Let's now write a function to build our model and later probe our model to find the usefulness of our model:

def build_model(features):
    """
    Build a naive bayes model
    with the gvien feature set.
    """
    model = nltk.NaiveBayesClassifier.train(features)
    return model    
    
def probe_model(model,features,dataset_type = 'Train'):
    """
    A utility function to check the goodness
    of our model.
    """
    accuracy = nltk.classify.accuracy(model,features)
    print "
" + dataset_type + " Accuracy = %0.2f"%(accuracy*100) + "%" 
    
def show_features(model,no_features=5):
    """
    A utility function to see how important
    various features are for our model.
    """
    print "
Feature Importance"
    print "===================
"
    print model.show_most_informative_features(no_features)        

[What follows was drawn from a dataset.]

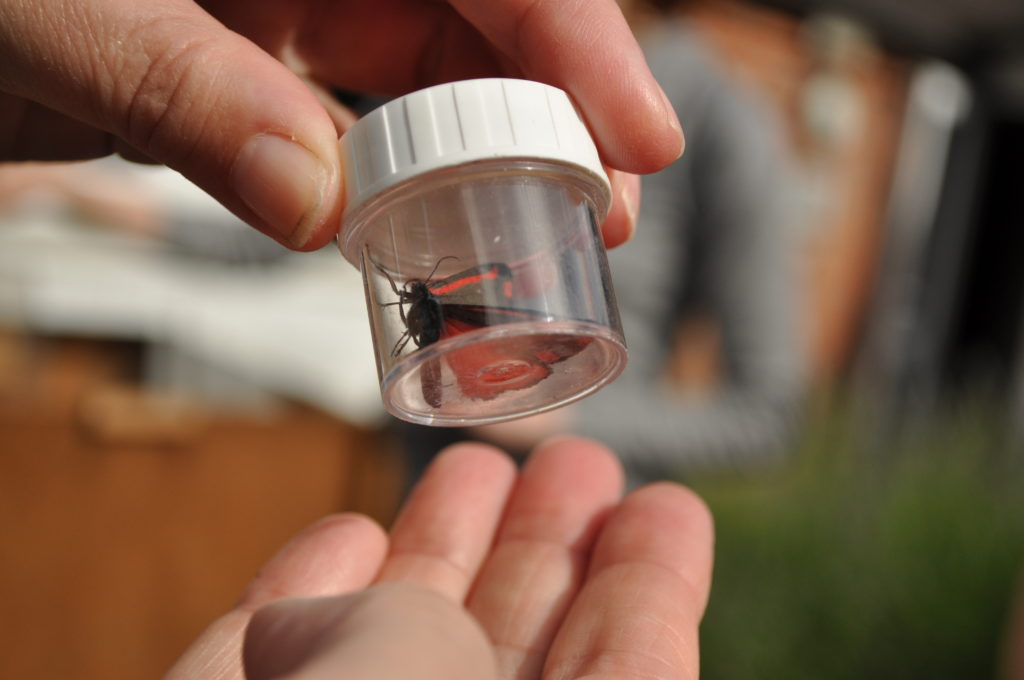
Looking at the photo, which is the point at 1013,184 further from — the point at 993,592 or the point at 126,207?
the point at 126,207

It is very hard to get the model right at the first pass. We need to play around with different features, and parameter tuning. This is mostly a trial and error process. In the next section of code, we will show our different passes by improving our model:

def build_model_cycle_1(train_data,dev_data):
    """
    First pass at trying out our model
    """
    # Build features for training set
    train_features =map(build_word_features,train_data)
    # Build features for test set
    dev_features = map(build_word_features,dev_data)
    # Build model
    model = build_model(train_features)    
    # Look at the model
    probe_model(model,train_features)
    probe_model(model,dev_features,'Dev')
    
    return model
    
def build_model_cycle_2(train_data,dev_data):
    """
    Second pass at trying out our model
    """

    # Build features for training set
    train_features =map(build_negate_features,train_data)
    # Build features for test set
    dev_features = map(build_negate_features,dev_data)
    # Build model
    model = build_model(train_features)    
    # Look at the model
    probe_model(model,train_features)
    probe_model(model,dev_features,'Dev')
    
    return model

    
def build_model_cycle_3(train_data,dev_data):
    """
    Third pass at trying out our model
    """
    
    # Build features for training set
    train_features =map(build_keyphrase_features,train_data)
    # Build features for test set
    dev_features = map(build_keyphrase_features,dev_data)
    # Build model
    model = build_model(train_features)    
    # Look at the model
    probe_model(model,train_features)
    probe_model(model,dev_features,'Dev')
    test_features = map(build_keyphrase_features,test_data)
    probe_model(model,test_features,'Test')
    
    return model

Finally, we will write a code with which we can invoke all our functions that were defined previously:

if __name__ == "__main__":
    
    # Load data
    input_dataset, y_labels = get_data()
    # Train data    
    train_data,all_test_data,train_y,all_test_y = get_train_test(input_dataset,y_labels)
    # Dev data
    dev_data,test_data,dev_y,test_y = get_train_test(all_test_data,all_test_y)

    # Let us look at the data size in our different 
    # datasets
    print "
Original  Data Size   =", len(input_dataset)
    print "
Training  Data Size   =", len(train_data)
    print "
Dev       Data Size   =", len(dev_data)
    print "
Testing   Data Size   =", len(test_data)    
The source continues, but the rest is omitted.